Frappes américaines : plus de 80 cibles détruites

Le commandement militaire américain pour le Moyen-Orient (Centcom) a officialisé le lancement d'une série de frappes en territoire iranien, en riposte à des attaques contre trois navires commerciaux survenus dans le détroit d'Ormuz. Selon le communiqué de l'armée américaine, ces opérations ont visé « plus de 80 cibles », incluant des systèmes de défense antiaérienne, des réseaux de commandement et de surveillance, des sites radar côtiers, des capacités de missiles antinavires ainsi que plus de soixante petites embarcations appartenant au Corps des Gardiens de la Révolution islamique. L'offensive a été justifiée par la nécessité de « imposer un coût élevé » aux actions iraniennes contre le trafic maritime civil.

Riposte iranienne : 85 installations et un drone abattu

En réponse immédiate, les Gardiens de la Révolution ont annoncé avoir mené une opération conjointe de leur marine et de leur force aérospatiale, utilisant missiles et drones pour frapper 85 installations militaires américaines situées au Koweït et à Bahreïn. La télévision d'État iranienne a diffusé un communiqué précisant que cette action constituait une « première riposte » à l'agression américaine. Les autorités iraniennes ont également revendiqué la destruction d'un drone MQ-9 américain. Par ailleurs, l'armée koweïtienne a confirmé « repousser des attaques de missiles et de drones hostiles », tandis que les sirènes d'alerte aérienne ont retenti à Bahreïn, les autorités locales appelant la population à gagner les abris.

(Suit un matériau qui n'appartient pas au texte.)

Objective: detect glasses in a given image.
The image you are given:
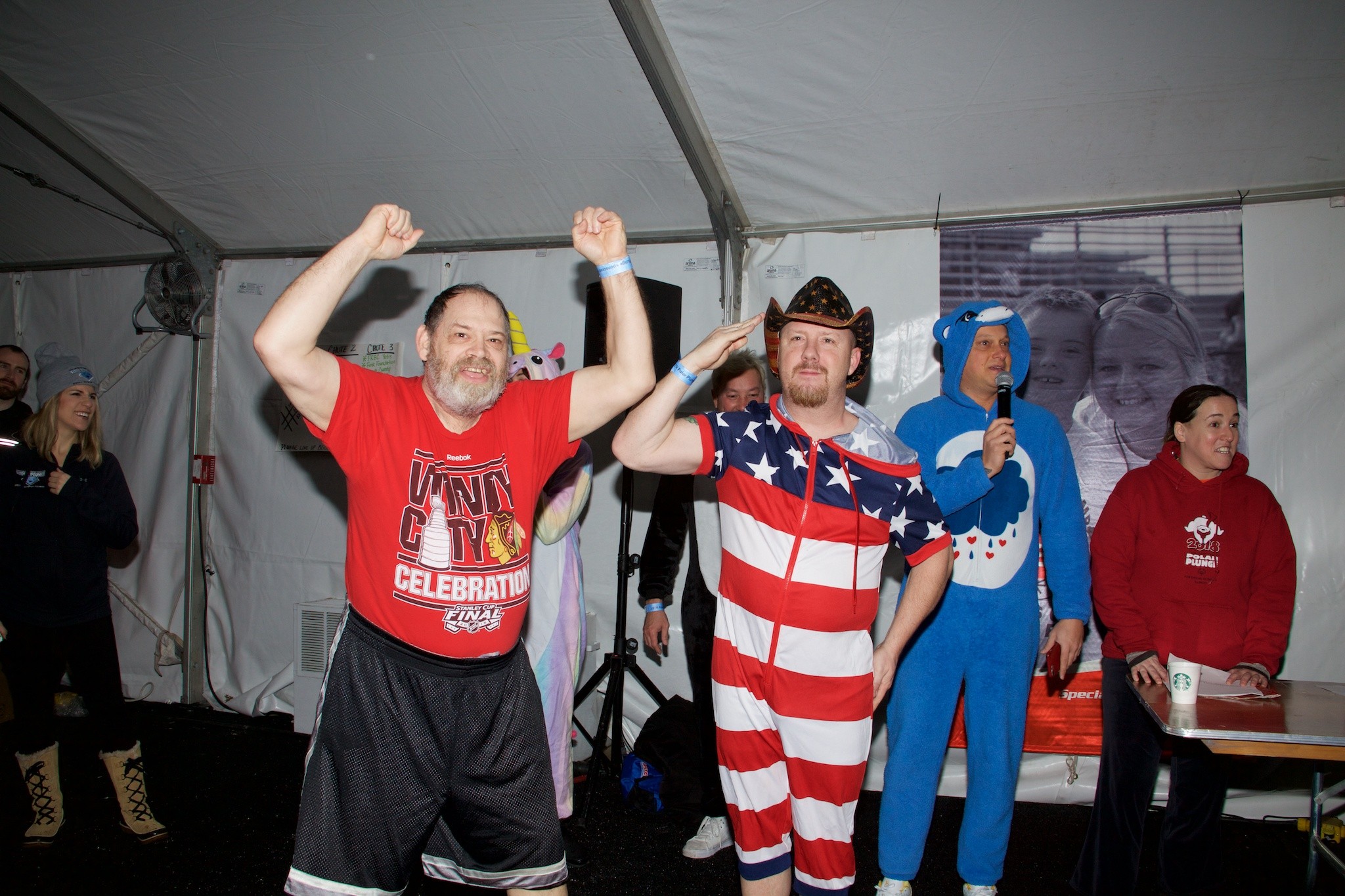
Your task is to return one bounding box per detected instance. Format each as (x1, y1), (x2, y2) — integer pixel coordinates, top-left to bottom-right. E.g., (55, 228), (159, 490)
(1093, 292), (1196, 343)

Contexte : des navires attaqués dans le détroit d'Ormuz

Ces frappes interviennent après une escalade dans la zone stratégique du détroit d'Ormuz, où trois navires commerciaux — un tanker qatari transportant du gaz naturel liquéfié, un pétrolier saoudien et un troisième bâtiment — ont été endommagés par des projectiles iraniens. Les États-Unis ont immédiatement imputé ces tirs à Téhéran. L'incident survient moins d'un mois après la signature, le 17 juin, d'un protocole d'accord entre Washington et Téhéran visant à mettre fin à une guerre engagée fin février. La trêve avait déjà été mise à rude épreuve fin juin, lorsque les États-Unis avaient bombardé l'Iran en l'accusant d'avoir ciblé deux navires, provoquant une riposte iranienne similaire contre des pays du Golfe.

Washington annule une licence pétrolière

Parallèlement aux frappes, l'administration américaine a annoncé la révocation de la licence accordée en juin à l'Iran pour lui permettre de vendre son pétrole de façon temporaire. Cette décision constitue un retour à une pression économique maximale, après une brève période d'assouplissement. Les cours du pétrole ont immédiatement réagi, enregistrant une hausse de 2 à 3 %.

L'Iran menace de conséquences

Le ministère iranien des Affaires étrangères a dénoncé une violation du protocole d'accord par les États-Unis et promis des « mesures décisives » pour protéger sa sécurité nationale et ses intérêts. Aucune déclaration officielle n'a encore été faite par les autorités américaines sur d'éventuelles nouvelles étapes. Les alliés régionaux, notamment le Koweït et Bahreïn, se trouvent de facto impliqués dans ce cycle de violence, leurs territoires servant de bases aux forces américaines. La fragilité de la trêve semble plus que jamais exposée.